La DGCCRF suspecte un site de ventes privées en ligne d’annonces de prix trompeuses

Dans un communiqué de presse du 10 janvier 2019, la DGCCRF a annoncé avoir transmis au Procureur de la République les conclusions de ses investigations sur les pratiques d’une société exploitant un site de ventes privées en ligne. Elle lui reproche en effet d’avoir "cherché à donner à ses clients l’illusion de faire une bonne affaire en mettant en place différentes stratégies frauduleuses visant à construire un « prix de référence » fictif". Elle rappelle que "la vente à distance sur Internet, tout particulièrement sous forme de vente « évènementielle », fait l'objet d'une attention particulière" de sa part. La DGCCRF souligne que "des pratiques déloyales consistant à annoncer des réductions de prix trompeuses construites à partir de prix de référence illusoires biaisent les choix des consommateurs et perturbent le bon fonctionnement des marchés en induisant une concurrence déloyale". Le dossier est désormais entre les mains de l’autorité judiciaire.

Pour lire le communiqué de presse sur le site de la DGCCRF

Concurrence déloyale par réutilisation des signes distinctifs d’un tiers

Le 20 mai 2014, la Cour de cassation a confirmé la condamnation d'une société de vente dématérialisée de logiciels en référé pour concurrence déloyale. En l'espèce, cette société s'était vue reprocher par un éditeur d'antivirus d'avoir acheté des mots-clés Adwords reprenant sa marque et de l’avoir reproduite dans son lien URL, afin d'apparaître parmi les premiers dans les résultats de différents moteurs de recherche.
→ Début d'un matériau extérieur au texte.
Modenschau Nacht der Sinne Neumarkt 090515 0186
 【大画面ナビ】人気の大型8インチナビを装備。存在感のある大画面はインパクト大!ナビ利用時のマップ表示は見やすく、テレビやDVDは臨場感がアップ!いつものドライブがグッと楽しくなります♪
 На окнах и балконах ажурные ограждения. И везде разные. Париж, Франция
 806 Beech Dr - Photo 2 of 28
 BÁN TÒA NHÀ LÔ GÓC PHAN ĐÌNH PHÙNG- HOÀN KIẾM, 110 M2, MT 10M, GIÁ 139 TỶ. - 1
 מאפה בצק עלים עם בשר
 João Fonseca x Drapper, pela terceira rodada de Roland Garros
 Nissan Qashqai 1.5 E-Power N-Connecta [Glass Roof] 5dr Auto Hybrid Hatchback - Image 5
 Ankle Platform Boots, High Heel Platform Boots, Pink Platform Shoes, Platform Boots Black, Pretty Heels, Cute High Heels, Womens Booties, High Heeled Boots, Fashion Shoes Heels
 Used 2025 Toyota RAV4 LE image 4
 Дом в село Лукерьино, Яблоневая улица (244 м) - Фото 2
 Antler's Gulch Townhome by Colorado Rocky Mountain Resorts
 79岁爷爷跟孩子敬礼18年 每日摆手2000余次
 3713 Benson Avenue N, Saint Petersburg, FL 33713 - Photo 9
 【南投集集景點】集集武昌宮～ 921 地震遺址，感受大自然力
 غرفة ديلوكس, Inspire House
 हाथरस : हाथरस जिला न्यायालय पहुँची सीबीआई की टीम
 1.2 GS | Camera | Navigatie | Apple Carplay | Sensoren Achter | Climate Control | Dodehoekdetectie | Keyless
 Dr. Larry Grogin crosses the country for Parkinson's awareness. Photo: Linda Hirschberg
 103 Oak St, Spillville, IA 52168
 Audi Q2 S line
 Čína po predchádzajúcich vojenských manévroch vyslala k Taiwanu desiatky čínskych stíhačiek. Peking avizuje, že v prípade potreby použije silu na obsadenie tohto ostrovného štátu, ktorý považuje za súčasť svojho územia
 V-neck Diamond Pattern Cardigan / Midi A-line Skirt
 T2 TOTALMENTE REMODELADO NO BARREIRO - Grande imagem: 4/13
En outre, la défenderesse distribuait la dernière version de l'antivirus à bas prix en utilisant les clés d'activation de versions antérieures, laissant croire au consommateur qu'il s'agissait de ventes promotionnelles. Confirmant le raisonnement des premiers juges, la Cour de cassation a considéré que ces faits faisaient ressortir "l'existence de pratiques déloyales dont résultait un risque de confusion sur l'origine des produits commercialisés par les deux sociétés, constitutif d'un trouble manifestement illicite".